Goals:
a - The discipleship devotional has a sentence beginning "The same Jesus who has authority over." List each thing that sentence names as being under that authority.
b - In the discipleship devotional, what did Jesus own on the day of His crucifixion?
c - Repeat the discipleship devotional word for word between "Dr. Luke in" and "obedient unto death.", inclusive.

Excerpt provided:
◇ ◇ ◇ ◇ ◇
Daily Devotional on Discipleship

 

Daily devotional on discipleship

 

Message by Wil Pounds

Discipleship
The call to discipleship is on Christ’s terms, not ours.

The cost of discipleship is determined by the Lord, and not by the servant.

In our desperate attempt to play the numbers game in today’s churches we invite people to come and join without any regard to the cost of discipleship.

Jesus Christ is Lord; He is the only Lord.

Jesus reached out to touch a leper, and the leper was instantly cleansed. He is the Great Physician and Master over all kinds of sicknesses.

Jesus lay asleep in the stern of the fishing boat and when the disciples feared for their lives Jesus spoke and the storm departed. When Jesus spoke, God spoke. To defy the Lordship of Jesus Christ is to defy God. He spoke as God’s authority and as God the Creator. He is the Lord of creation.

Jesus told the paralyzed man, “Your sins are forgiven.” Only God can forgive sin. Jesus is the sinner’s friend. Jesus Christ is our Lord and Savior.

The same Jesus who has authority over demons, sickness, death, nature has the same authority over every Christian. He is Lord. If we are to be His disciples it must be on His terms.

Dr. Luke in his gospel tells of three individuals who were would be followers of Christ (Luke 9:57-62).

One of the individuals must have been listening to the teaching of Christ and he approached and said, “I will follow You wherever You go” (v. 57).

It is easy to get caught up in the enthusiasm and excitement of the moment and join the crowd. But this man must have failed to think through what following Jesus involves.

Jesus did not want him to have any false apprehensions. He said, “The foxes have holes, and the birds of the air have nests, but the Son of Man has nowhere to lay His head” (v. 58).

At the end of His ministry, the day of His crucifixion, Jesus owned nothing, but the clothes on His back. The cost of discipleship for Jesus was high. It cost Him His life in execution as a criminal to follow the will of His heavenly Father. Jesus was obedient unto death.

Jesus calls us to radical discipleship. Is this the reason so many drop out after joining up?

Another person heard the call, “Follow Me” (v. 59). But he replied, “Permit me first to go and bury my father” (v. 59b).

Was the man’s father dead? Probably not, because he was there listening to Jesus. If his father had been dead this man would have been busy with the details because in Jesus’ day a person had to be buried the same day that he died. The man is probably saying that he wants to wait and remain at home as long as his father lives, and then he will consider following Jesus after this phase of his life is over.

Jesus’ call to discipleship is radical. “Allow the dead to bury their own dead; but as for you, go and proclaim everywhere the Kingdom of God” (v. 60).

Let the spiritual dead bury the dead. They are dead to spiritual realities. On the other hand, those who are spiritually alive will drop everything, counting the cost, to follow Jesus as Lord.
◇ ◇ ◇ ◇ ◇
Dataset excerpts:
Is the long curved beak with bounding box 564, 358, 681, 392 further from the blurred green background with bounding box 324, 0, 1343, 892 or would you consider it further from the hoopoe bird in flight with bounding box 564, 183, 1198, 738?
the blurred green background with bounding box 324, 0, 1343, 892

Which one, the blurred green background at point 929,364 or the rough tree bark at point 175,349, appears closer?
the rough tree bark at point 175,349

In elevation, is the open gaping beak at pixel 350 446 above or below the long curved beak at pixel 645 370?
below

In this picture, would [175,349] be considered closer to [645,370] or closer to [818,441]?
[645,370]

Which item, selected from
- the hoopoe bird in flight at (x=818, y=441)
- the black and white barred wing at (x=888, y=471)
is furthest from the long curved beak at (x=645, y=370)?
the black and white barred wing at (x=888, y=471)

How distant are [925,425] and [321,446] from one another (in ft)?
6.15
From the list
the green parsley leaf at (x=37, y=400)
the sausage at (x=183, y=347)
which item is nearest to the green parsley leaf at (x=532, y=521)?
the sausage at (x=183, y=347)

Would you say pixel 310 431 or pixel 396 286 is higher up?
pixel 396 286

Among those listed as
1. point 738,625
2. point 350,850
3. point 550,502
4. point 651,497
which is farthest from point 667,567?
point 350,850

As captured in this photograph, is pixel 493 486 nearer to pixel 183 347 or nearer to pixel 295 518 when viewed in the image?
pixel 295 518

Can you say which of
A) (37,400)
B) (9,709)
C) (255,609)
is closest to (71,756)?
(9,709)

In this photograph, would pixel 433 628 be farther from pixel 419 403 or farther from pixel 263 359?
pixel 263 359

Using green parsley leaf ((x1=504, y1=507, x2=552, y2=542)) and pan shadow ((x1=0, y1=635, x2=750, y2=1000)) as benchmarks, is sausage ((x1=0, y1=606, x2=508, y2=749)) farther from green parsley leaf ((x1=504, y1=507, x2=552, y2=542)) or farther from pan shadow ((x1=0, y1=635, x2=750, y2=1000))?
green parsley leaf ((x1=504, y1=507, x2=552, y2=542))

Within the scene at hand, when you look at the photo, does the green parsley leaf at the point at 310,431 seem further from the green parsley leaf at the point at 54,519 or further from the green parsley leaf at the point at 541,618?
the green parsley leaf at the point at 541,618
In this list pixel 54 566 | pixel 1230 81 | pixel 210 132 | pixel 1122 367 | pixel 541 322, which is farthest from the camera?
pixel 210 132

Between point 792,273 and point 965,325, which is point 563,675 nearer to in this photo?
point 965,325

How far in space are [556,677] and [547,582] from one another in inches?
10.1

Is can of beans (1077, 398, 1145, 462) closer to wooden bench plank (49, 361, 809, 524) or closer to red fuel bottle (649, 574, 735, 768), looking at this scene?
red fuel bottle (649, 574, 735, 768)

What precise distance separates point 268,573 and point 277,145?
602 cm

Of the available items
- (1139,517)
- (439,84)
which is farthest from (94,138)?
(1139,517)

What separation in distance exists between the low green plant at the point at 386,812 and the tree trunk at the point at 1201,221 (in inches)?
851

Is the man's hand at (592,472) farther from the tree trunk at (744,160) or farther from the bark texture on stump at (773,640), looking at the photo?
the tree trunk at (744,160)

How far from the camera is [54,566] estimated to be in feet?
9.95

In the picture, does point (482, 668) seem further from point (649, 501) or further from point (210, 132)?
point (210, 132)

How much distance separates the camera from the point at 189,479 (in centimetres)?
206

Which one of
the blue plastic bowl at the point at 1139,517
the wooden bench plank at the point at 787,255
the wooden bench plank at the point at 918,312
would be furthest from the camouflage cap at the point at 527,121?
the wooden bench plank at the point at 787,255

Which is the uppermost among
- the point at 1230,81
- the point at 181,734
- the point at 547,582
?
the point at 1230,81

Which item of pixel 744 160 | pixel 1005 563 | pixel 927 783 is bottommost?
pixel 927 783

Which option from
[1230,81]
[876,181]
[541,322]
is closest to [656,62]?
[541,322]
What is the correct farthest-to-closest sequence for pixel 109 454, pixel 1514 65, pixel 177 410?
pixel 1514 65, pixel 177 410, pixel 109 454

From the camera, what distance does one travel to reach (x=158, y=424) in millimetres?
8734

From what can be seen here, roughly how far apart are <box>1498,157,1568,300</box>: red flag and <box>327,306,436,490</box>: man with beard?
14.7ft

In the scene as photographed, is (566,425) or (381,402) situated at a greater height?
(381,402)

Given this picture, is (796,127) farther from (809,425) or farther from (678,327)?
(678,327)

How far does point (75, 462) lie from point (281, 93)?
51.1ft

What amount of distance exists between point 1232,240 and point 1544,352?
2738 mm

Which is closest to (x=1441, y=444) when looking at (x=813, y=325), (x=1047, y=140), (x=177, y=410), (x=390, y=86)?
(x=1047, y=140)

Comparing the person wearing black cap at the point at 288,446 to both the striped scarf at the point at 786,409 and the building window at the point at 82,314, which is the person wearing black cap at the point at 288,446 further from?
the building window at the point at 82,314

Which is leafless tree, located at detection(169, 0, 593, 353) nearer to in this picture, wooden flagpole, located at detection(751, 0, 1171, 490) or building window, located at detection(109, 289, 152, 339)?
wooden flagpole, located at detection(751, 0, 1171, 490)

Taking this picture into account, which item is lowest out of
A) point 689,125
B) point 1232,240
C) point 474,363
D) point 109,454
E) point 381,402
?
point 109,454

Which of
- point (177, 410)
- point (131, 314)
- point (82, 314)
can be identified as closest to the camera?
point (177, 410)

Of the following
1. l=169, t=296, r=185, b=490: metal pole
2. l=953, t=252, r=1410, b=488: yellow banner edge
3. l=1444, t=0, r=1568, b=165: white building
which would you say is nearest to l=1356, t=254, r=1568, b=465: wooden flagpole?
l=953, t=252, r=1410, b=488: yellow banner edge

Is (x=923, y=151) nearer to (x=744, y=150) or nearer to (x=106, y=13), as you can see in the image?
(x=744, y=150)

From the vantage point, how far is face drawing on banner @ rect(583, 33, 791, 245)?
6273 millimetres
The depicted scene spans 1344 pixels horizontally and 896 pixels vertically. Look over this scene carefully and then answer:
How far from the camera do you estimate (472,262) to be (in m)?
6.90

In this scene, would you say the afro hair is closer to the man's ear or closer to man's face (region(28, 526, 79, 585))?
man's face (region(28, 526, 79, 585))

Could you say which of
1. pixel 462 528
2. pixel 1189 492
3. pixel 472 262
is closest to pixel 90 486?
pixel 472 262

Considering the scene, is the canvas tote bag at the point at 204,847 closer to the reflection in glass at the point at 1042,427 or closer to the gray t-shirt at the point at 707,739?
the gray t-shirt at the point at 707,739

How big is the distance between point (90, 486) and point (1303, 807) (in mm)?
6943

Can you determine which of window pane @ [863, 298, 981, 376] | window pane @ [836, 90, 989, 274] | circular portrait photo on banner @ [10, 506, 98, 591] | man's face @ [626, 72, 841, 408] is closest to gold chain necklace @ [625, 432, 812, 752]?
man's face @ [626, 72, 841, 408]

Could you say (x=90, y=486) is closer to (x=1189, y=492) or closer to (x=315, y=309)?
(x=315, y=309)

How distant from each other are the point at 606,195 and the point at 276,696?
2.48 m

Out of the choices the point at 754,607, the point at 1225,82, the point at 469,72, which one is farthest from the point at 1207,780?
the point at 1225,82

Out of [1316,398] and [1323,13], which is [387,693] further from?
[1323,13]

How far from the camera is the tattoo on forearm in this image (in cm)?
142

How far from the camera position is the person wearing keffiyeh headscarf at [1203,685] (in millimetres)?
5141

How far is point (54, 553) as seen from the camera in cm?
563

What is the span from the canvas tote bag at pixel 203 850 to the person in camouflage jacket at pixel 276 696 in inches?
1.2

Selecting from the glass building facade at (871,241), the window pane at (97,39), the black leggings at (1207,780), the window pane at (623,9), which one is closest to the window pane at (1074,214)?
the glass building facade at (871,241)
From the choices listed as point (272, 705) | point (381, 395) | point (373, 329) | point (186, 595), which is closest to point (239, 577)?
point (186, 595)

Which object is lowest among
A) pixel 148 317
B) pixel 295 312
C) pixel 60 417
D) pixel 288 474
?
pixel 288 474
◇ ◇ ◇ ◇ ◇
Problem solutions:
a -
- demons
- sickness
- death
- nature
- every Christian

b - Nothing but the clothes on His back.

c -
Dr. Luke in his gospel tells of three individuals who were would be followers of Christ (Luke 9:57-62).

One of the individuals must have been listening to the teaching of Christ and he approached and said, “I will follow You wherever You go” (v. 57).

It is easy to get caught up in the enthusiasm and excitement of the moment and join the crowd. But this man must have failed to think through what following Jesus involves.

Jesus did not want him to have any false apprehensions. He said, “The foxes have holes, and the birds of the air have nests, but the Son of Man has nowhere to lay His head” (v. 58).

At the end of His ministry, the day of His crucifixion, Jesus owned nothing, but the clothes on His back. The cost of discipleship for Jesus was high. It cost Him His life in execution as a criminal to follow the will of His heavenly Father. Jesus was obedient unto death.